Semi-interpenetrating polymer network microspheres of gelatin and sodium carboxymethyl cellulose for controlled release of ketorolac tromethamine

Abstract

Semi-interpenetrating polymer network (IPN) microspheres of natural polymers, viz., gelatin and sodium carboxymethyl cellulose (NaCMC) were prepared by using glutaraldehyde (GA) as a crosslinker. Ketorolac tromethamine (KT), an anti-inflammatory and analgesic agent, was successfully encapsulated into IPN microspheres. Various formulations were prepared by varying the ratio of gelatin and NaCMC, % drug loading, and amount of GA. Microspheres were characterized by Fourier transform infrared spectroscopy (FTIR) to understand the formation of IPN structure and to confirm the absence of chemical interactions between drug, polymer, and crosslinking agent. Scanning electron microscopy (SEM) was used to study the surface morphology of the microspheres. SEM showed that particles have slightly rough surfaces. Particle size as measured by using laser light scattering technique gave an average size ranging from 247 to 535 μm. Differential scanning calorimetry (DSC) and X-ray diffraction (X-RD) studies were performed to understand the crystalline nature of the drug after encapsulation into IPN microspheres.
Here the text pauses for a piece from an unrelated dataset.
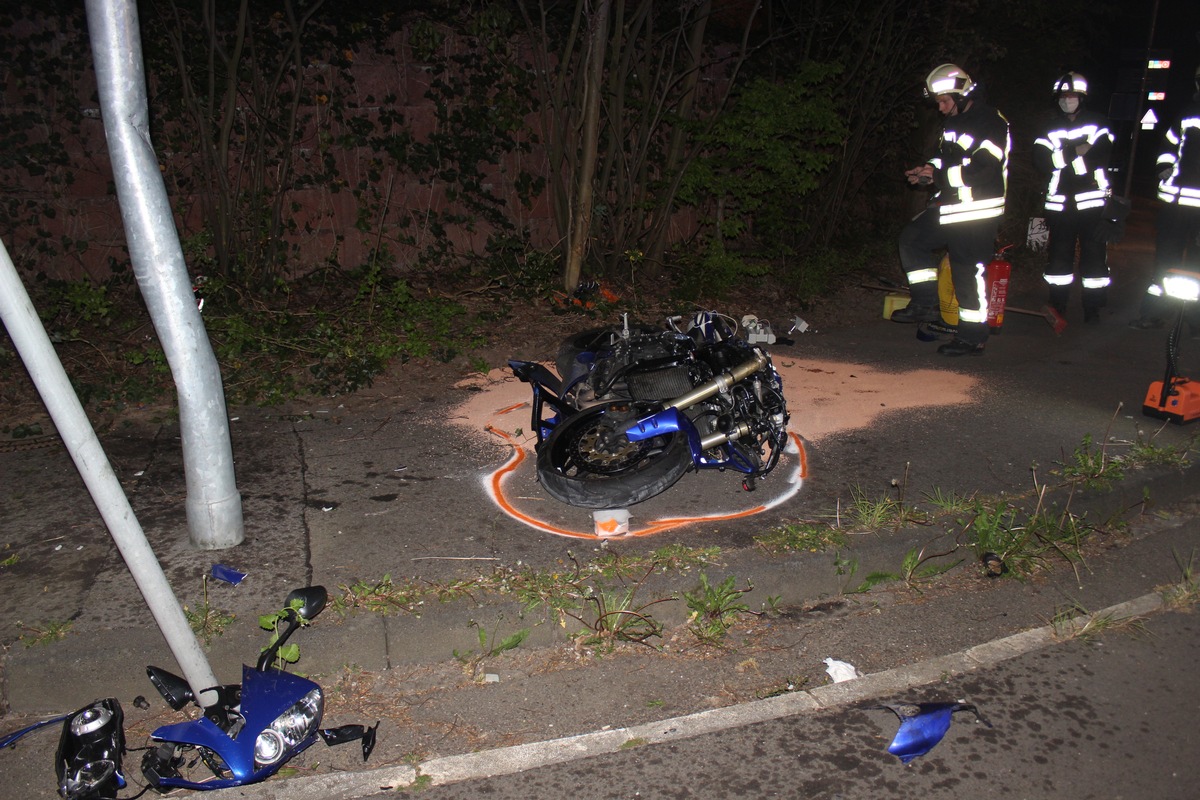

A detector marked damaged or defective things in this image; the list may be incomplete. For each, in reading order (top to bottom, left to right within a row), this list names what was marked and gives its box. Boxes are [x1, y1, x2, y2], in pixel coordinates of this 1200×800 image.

bent metal pole [0, 238, 220, 708]
bent metal pole [85, 0, 244, 552]
crashed blue motorcycle [510, 310, 792, 510]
Drug encapsulation of up to 67% was achieved as measured by the UV method. Both equilibrium and dynamic swelling experiments were performed in water. Diffusion coefficients ( D) of water transport through the microspheres were determined using an empirical equation. Values of D decrease with increasing crosslinking as well as increasing content of NaCMC in the matrix. In vitro release studies indicated a dependence of release rate on both the extent of crosslinking and the amount of NaCMC used to produce microspheres, but slow release was extended up to 10 h. Cumulative release data were fitted to an empirical equation to compute diffusional exponent ( n), which indicated the non-Fickian trend for drug release.